## Your assignment:
In the passage on education and labor policy, reproduce word for word the portion that runs from "Government policy towards" up to and including "of a career.".

## Text excerpt:
————

However, not having a degree will almost certainly ensure that one will be in the under-class. In other words, the education floor to earn a basic wage has and will continue to rise. Our education approach should ensure that quality of education is prioritised over the quantity of education. This is because as the supply of graduates becomes more abundant, the discriminate factor will be the capability of the graduate and not the simple fact of being a graduate.

Third, the government should continue to tighten labour supplying the minimum skilled segment. This would create the necessary pressure on firms to embrace productivity improvements.

Nevertheless, much of these labour categories – waitering, hospitality and caring services – are inherently labour intensive. A severely tightened supply of labour for this segment will help push up wages to or above a living wage. It will also incentivise more Singaporeans, whose educational levels are not high, to join such categories and to professionalise them with pride in service with the satisfaction of making a reasonable wage. Those who are good with their hands – chefs, plumbers, electricians and mechanics – will also find themselves in a "sweet spot" as it will take a long time before technology can substitute this segment of work. Our vocational training institutes should continue to receive considerable support to produce competent vocational labour.

Government policy towards education and skills training has to be formed at making it more practical for adults to learn. All workers, from professionals to the minimum skilled, will have to relearn several times in the course of a career.

————

## Spatial grounding data:
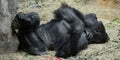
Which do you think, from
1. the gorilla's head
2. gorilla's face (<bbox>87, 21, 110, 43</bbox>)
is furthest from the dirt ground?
the gorilla's head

————

## Answer:
Government policy towards education and skills training has to be formed at making it more practical for adults to learn. All workers, from professionals to the minimum skilled, will have to relearn several times in the course of a career.